• [Work to complete]: Your reply should reproduce the data below without a single alteration, apart from dropping the images.

[Stored data entries]
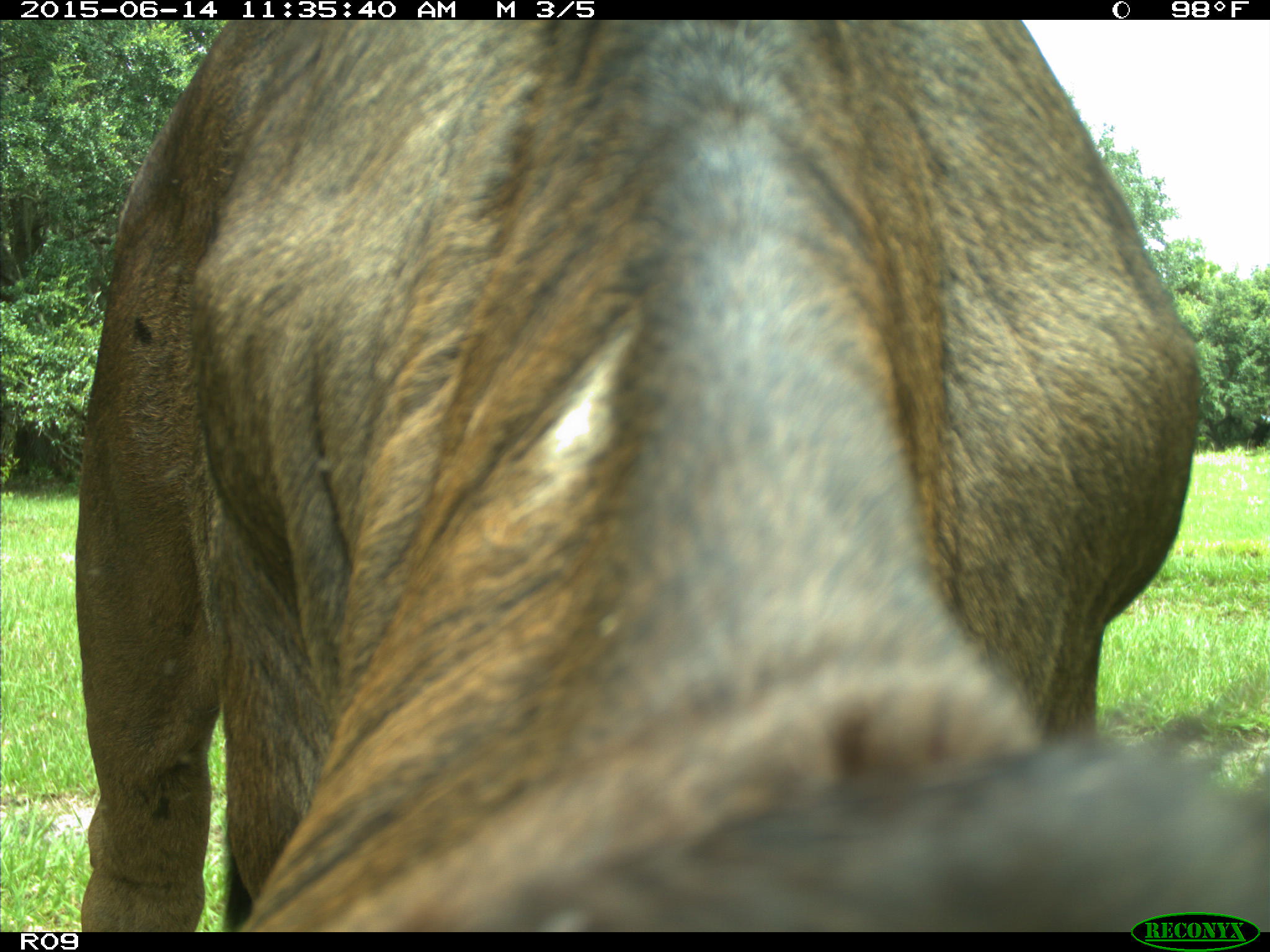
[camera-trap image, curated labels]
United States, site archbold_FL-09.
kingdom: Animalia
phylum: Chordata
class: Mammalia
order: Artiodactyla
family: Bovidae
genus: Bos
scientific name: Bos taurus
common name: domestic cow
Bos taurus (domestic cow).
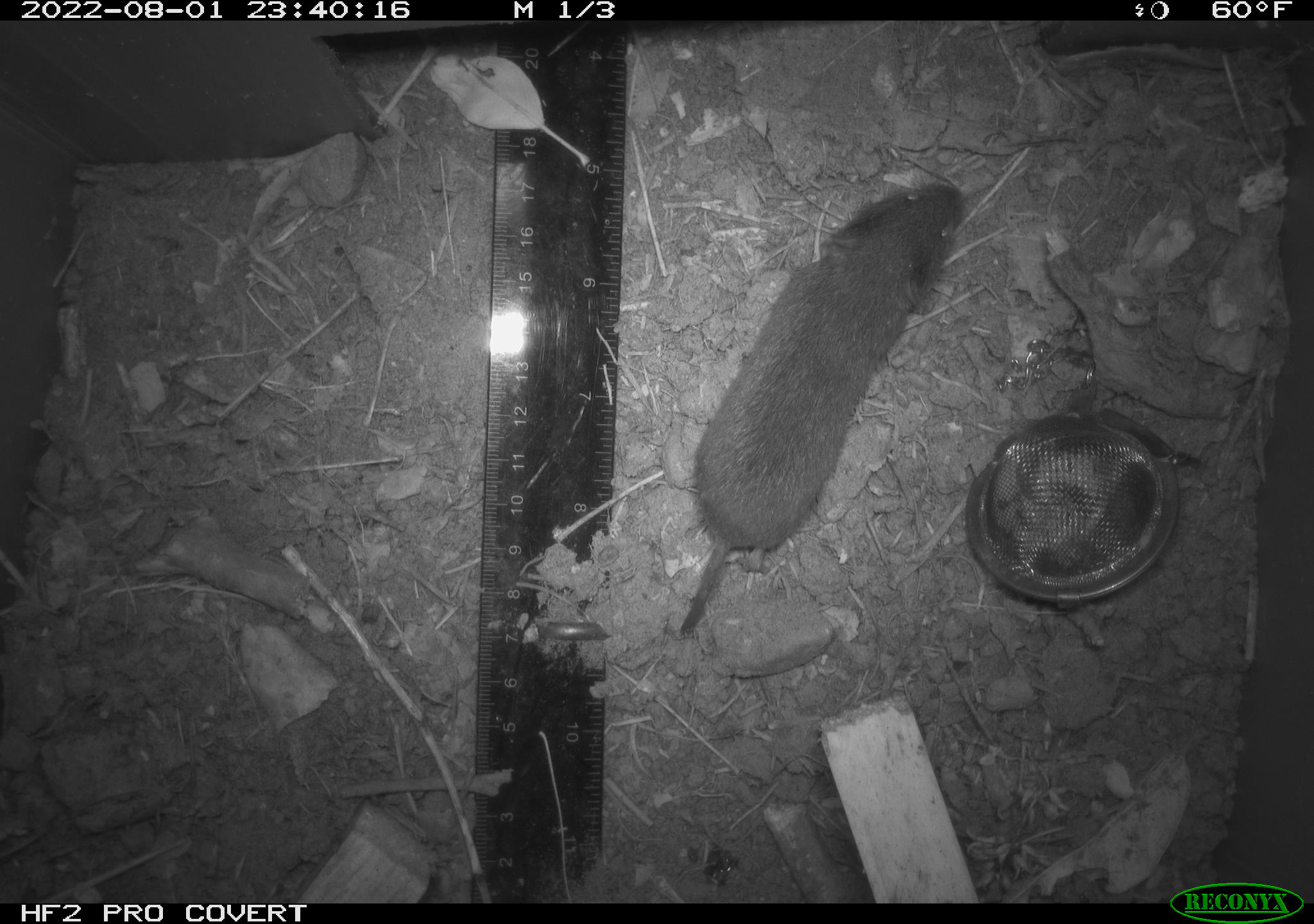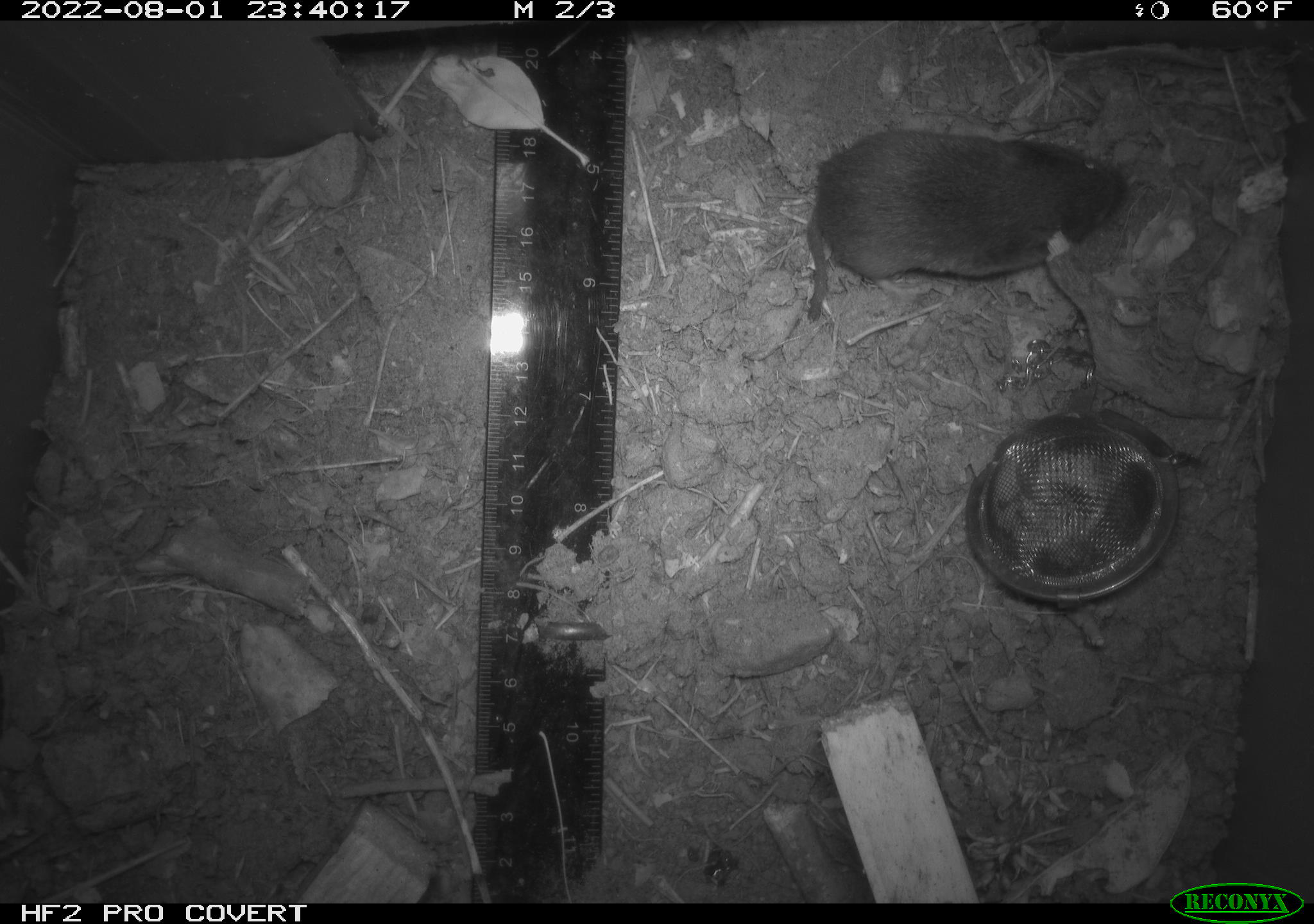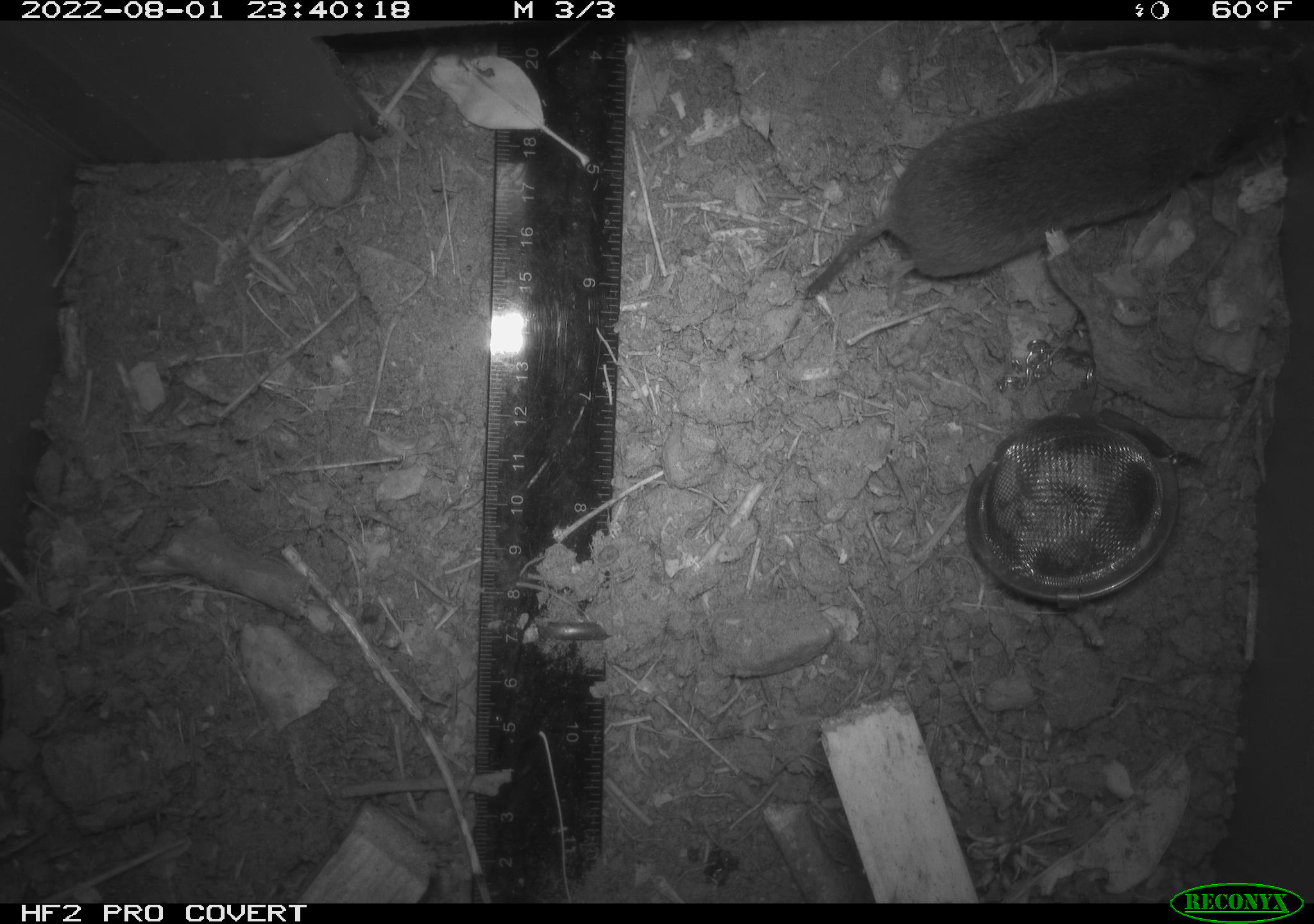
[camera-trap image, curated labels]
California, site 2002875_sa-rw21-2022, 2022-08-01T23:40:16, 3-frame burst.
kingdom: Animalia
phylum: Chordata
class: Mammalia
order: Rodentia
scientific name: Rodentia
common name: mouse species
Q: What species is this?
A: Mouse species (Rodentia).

• [Your solution]:
[camera-trap image, curated labels]
United States, site archbold_FL-09.
kingdom: Animalia
phylum: Chordata
class: Mammalia
order: Artiodactyla
family: Bovidae
genus: Bos
scientific name: Bos taurus
common name: domestic cow
Bos taurus (domestic cow).
[camera-trap image, curated labels]
California, site 2002875_sa-rw21-2022, 2022-08-01T23:40:16, 3-frame burst.
kingdom: Animalia
phylum: Chordata
class: Mammalia
order: Rodentia
scientific name: Rodentia
common name: mouse species
Q: What species is this?
A: Mouse species (Rodentia).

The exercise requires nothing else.